EXCERPT TO READ:

----------

Beucha was first officially recorded in 1378. one production has been an important factor in the development of the village, the community and culture since the 15th century. Of the original five quarries only one is still in operation today. The most famous of these is the Kirchbruch where the hill church crowns the former steep quarry face. Today the old quarries are nature reserves, recreational areas as well as a fascinating paradise for climbing and diving. We invite you to a 1.9 kilometre long circular walk around the Kirchbruch Beucha.

----------

SUPPLIED MATERIAL:
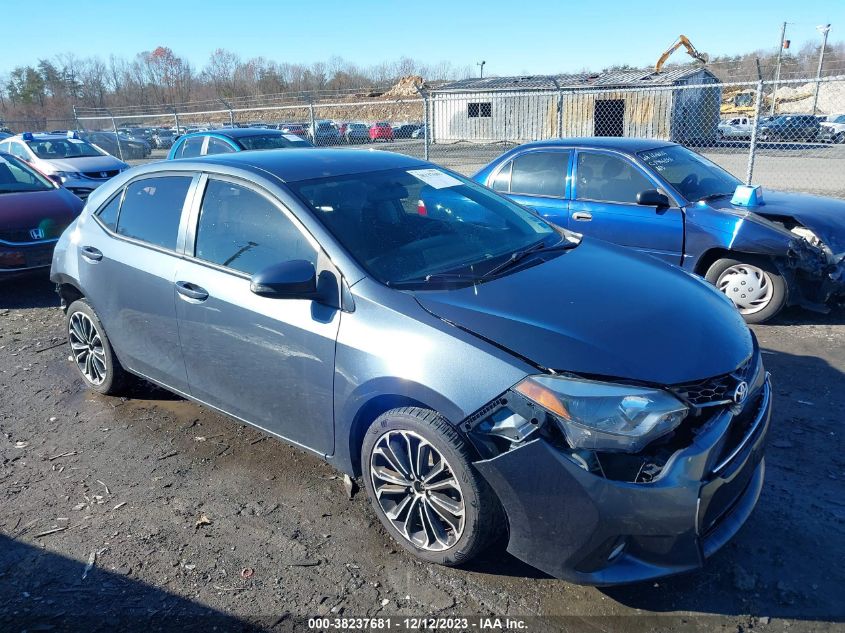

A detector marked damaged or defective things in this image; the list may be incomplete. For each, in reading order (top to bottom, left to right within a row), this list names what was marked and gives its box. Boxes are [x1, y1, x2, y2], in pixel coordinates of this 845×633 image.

----------

TO DO:
1 - Reproduce the passage about Beucha word for word, beginning at the words containing "Beucha was first" and stopping after "the Kirchbruch Beucha.".
2 - Continue the passage about Beucha and its Kirchbruch quarry from the point at which it ends.

ANSWERS TO THIS EXERCISE:
1 -
Beucha was first officially recorded in 1378. one production has been an important factor in the development of the village, the community and culture since the 15th century. Of the original five quarries only one is still in operation today. The most famous of these is the Kirchbruch where the hill church crowns the former steep quarry face. Today the old quarries are nature reserves, recreational areas as well as a fascinating paradise for climbing and diving. We invite you to a 1.9 kilometre long circular walk around the Kirchbruch Beucha.

2 -
Quarries in Beucha and Brandis
1. Kirchbruch (1477 – 1954) – Granite porphyry exposed
2. Bruch Sorge (since 1860, still in operation) – Granite porphyry exposed
3. Tollertbruch (before 1860 – 1950) – Granite porphyry exposed
4. Spittelbruch (1873 – 1965) – Quartz porphyry exposed
5. Hausbruch (1873 – 1958) – Quartz porphyry exposed
6. Westbruch Kohlenberg (18th century – 1963) – Granite porphyry exposed
7. Ostbruch Kohlenberg (1735 – 1918) – Granite porphyry exposed
Map: Ordinance survey map Brandis (Sächs.) – Pehritz (Preuß.) 1:25.000 (detail), 1905
Volcanic rocks of Beucha
Two rock types were extracted in the quarries of Brandis-Beucha: granite porphyry and quartz porphyry, volcanic rocks that were formed 290 million years ago. The Beucha granite porphyry from the Kirchbruch and the quarry Sorge is a magma body that solidified below the Earth’s surface, which is why it contains large grained crystals. This rock is world famous and valued by architects as a construction stone. It is still produced in Beucha today.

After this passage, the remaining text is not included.